Unos se lavaban la cara introduciendo la cabeza en el agua y otros tomaban entre sus menudas manos un sorbo del lí­quido vital para aplacar el calor producido por la carrera.

Anexión

Aquel caserí­o acabó, cuando en 1874, en la administración del general Justo Rufino Barrios, pasó a anexarse a la ciudad y formar parte de un barrio más de la metrópoli. Y por disposición del Reformador, fue destruida la iglesia y arrasado el camposanto.
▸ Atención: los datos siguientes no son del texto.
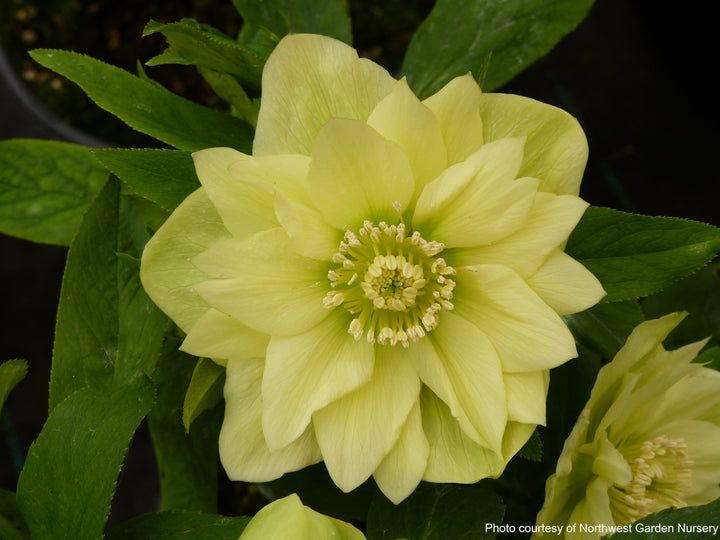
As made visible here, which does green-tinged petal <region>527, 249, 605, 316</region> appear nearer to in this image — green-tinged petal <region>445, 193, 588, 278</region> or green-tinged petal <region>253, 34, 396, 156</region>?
green-tinged petal <region>445, 193, 588, 278</region>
En seguida, se mandó construir un suntuoso hipódromo, en el cual hubo memorables carreras de caballos magní­ficos.

Los objetos religiosos pertenecientes a la iglesia del pueblo de Jocotenango fueron llevados a la parroquia de San Sebastián; en donde posteriormente se celebraron las fiestas de la Asunción y del Corpus.

Con el hipódromo, empezaron a construirse enseguida casas elegantes tipo chalet y se ubicaron allí­ muchos extranjeros; los indí­genas de Jocotenango terminaron de desaparecer.

En la antigua plaza del pueblo, se acondicionó un pequeño parque, el cual fue bautizado por el presidente Manuel Estrada Cabrera con sus apellidos.

Posteriormente, se le nombró como parque Morazán, el que tuvo por muchos años; en los últimos años, se le rebautizó, y hoy dí­a su nombre oficial es Plaza Jocotenango.

La fiesta de la Asunción se celebraba en la parroquia antigua del citado pueblo y dio origen a la feria que tuvo épocas de esplendor desde 1620.